===== Information

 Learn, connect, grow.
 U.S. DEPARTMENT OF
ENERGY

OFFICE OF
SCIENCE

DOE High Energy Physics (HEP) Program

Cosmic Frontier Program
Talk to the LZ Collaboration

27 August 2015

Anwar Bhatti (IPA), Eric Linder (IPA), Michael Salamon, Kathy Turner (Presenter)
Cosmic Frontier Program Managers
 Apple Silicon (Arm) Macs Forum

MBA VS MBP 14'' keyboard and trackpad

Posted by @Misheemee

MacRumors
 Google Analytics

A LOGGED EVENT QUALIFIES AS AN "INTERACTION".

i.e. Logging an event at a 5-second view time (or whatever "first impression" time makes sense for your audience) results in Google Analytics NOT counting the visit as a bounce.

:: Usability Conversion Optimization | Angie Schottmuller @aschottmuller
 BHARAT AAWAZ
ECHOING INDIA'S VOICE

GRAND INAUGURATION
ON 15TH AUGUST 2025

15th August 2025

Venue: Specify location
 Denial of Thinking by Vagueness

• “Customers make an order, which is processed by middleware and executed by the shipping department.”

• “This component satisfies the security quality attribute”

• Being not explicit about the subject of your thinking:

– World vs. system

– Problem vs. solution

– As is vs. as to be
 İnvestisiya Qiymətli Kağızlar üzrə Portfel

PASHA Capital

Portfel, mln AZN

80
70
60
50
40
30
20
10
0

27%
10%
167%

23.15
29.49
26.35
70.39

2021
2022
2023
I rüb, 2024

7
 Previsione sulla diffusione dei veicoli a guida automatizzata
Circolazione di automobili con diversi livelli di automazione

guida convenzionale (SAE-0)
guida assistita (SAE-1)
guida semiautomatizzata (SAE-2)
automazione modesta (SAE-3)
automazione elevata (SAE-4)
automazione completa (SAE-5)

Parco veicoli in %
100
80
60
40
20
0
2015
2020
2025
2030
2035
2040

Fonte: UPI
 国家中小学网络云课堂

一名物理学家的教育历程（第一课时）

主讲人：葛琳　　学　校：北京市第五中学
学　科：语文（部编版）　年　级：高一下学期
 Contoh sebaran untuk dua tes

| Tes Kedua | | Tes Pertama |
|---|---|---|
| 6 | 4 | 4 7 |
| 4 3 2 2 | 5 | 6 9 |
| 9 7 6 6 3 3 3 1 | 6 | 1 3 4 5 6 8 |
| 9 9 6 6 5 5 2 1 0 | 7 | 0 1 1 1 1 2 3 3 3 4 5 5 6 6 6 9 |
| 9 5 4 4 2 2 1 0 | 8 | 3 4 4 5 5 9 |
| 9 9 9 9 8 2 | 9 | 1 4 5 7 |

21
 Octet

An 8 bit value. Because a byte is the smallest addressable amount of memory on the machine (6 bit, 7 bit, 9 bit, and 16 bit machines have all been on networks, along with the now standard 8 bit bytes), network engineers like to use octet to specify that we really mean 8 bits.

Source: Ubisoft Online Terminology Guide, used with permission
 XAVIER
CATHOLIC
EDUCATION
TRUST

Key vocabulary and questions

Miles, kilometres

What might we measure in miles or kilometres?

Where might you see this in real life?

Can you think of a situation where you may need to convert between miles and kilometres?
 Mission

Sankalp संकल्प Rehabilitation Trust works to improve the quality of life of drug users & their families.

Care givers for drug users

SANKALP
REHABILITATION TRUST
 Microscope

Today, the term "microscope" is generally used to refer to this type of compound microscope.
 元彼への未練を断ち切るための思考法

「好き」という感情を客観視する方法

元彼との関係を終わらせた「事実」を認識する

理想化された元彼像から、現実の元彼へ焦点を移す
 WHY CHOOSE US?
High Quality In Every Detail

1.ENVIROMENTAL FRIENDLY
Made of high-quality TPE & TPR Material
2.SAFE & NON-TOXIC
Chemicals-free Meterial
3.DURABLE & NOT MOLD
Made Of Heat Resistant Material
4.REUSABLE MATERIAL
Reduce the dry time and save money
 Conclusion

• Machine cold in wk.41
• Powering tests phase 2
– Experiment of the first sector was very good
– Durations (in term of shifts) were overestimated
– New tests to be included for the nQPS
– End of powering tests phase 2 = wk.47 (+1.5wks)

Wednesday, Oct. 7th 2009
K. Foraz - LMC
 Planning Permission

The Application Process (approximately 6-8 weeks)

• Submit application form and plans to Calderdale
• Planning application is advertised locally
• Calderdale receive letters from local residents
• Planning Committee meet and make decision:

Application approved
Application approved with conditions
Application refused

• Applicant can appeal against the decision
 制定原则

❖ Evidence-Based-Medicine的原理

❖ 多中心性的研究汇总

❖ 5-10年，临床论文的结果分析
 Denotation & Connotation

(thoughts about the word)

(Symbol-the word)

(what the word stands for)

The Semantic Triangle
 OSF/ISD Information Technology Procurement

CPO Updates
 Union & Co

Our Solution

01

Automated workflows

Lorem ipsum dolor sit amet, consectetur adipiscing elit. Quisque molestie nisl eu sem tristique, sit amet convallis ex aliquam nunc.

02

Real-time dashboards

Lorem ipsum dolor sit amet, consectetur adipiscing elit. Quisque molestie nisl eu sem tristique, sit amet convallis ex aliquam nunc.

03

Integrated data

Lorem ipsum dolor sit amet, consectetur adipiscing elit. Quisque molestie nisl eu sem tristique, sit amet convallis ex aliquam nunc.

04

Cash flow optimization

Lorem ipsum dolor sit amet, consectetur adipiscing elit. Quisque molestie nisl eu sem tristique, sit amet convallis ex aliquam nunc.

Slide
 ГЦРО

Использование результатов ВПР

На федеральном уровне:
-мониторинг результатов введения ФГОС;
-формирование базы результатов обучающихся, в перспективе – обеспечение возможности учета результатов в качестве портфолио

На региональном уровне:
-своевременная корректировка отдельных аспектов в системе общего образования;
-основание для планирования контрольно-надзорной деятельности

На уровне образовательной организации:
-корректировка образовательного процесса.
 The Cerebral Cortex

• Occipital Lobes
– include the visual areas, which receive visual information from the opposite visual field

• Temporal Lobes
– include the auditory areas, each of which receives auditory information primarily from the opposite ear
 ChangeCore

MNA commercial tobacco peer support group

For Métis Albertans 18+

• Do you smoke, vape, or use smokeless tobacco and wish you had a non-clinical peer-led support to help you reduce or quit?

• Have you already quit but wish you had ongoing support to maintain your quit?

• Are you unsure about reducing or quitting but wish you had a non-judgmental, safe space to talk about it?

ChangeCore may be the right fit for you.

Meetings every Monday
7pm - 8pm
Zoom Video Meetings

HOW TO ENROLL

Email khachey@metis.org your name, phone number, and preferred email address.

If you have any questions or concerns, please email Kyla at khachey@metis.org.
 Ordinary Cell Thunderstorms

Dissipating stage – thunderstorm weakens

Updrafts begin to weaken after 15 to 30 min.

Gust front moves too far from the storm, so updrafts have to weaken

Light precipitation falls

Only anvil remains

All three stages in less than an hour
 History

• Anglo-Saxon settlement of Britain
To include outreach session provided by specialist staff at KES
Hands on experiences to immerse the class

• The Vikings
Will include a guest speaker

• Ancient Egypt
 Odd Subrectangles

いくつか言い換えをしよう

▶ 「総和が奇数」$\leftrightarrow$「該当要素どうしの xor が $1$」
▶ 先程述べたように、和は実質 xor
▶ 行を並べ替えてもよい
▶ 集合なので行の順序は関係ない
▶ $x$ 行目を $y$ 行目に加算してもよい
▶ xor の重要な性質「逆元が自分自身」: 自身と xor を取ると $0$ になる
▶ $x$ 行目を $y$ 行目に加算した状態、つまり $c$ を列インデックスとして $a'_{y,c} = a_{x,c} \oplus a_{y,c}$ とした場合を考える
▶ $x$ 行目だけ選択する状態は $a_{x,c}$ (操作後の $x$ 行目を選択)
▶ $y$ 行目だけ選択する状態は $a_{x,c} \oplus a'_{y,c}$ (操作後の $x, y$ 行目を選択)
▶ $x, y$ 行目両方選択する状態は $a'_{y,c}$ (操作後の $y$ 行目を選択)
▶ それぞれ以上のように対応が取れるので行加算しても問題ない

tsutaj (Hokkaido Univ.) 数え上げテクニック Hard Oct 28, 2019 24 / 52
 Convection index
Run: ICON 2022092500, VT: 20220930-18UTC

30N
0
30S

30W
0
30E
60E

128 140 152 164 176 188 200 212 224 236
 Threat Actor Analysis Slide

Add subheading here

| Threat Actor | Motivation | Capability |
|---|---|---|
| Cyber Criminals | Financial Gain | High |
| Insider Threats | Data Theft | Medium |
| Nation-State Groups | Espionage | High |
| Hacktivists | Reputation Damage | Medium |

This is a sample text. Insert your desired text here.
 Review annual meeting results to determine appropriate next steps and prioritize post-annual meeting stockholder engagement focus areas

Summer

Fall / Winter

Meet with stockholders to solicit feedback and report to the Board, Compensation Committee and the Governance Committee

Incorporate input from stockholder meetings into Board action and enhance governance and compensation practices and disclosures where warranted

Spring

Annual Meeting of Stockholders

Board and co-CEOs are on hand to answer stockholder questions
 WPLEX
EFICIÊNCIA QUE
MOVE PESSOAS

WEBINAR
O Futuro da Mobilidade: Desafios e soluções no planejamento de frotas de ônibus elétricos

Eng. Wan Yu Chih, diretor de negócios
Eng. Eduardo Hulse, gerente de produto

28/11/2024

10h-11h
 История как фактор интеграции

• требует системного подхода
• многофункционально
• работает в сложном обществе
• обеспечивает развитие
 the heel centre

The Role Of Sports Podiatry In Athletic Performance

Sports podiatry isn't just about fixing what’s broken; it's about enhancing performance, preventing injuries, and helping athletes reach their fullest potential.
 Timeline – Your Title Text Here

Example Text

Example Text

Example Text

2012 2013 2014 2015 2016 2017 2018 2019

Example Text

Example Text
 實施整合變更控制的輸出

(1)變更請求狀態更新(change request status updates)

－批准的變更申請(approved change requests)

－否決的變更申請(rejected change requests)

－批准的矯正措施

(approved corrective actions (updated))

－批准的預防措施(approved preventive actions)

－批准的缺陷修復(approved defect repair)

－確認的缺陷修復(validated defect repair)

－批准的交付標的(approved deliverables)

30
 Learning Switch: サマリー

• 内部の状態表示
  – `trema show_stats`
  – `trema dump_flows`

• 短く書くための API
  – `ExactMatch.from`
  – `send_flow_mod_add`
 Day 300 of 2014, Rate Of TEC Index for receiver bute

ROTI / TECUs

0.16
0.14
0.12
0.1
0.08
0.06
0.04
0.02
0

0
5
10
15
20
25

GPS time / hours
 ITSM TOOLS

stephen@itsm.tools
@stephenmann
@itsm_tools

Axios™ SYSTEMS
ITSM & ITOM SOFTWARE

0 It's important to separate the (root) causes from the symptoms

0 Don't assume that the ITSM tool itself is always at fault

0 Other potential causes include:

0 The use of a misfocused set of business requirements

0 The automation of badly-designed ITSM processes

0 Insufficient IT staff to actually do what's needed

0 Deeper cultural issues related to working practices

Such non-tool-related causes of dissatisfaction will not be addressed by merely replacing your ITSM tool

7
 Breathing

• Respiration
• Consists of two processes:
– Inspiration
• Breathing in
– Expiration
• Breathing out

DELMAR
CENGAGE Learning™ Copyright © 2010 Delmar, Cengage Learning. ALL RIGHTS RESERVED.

==========

▶ _Your task_
Extract from the listing above the lines between the line containing "3.DURABLE & NOT MOLD" and the line containing "Planning Permission", keeping both of those lines. Output nothing else.

▶ _Answer to the problem_
3.DURABLE & NOT MOLD
Made Of Heat Resistant Material
4.REUSABLE MATERIAL
Reduce the dry time and save money
 Conclusion

• Machine cold in wk.41
• Powering tests phase 2
– Experiment of the first sector was very good
– Durations (in term of shifts) were overestimated
– New tests to be included for the nQPS
– End of powering tests phase 2 = wk.47 (+1.5wks)

Wednesday, Oct. 7th 2009
K. Foraz - LMC
 Planning Permission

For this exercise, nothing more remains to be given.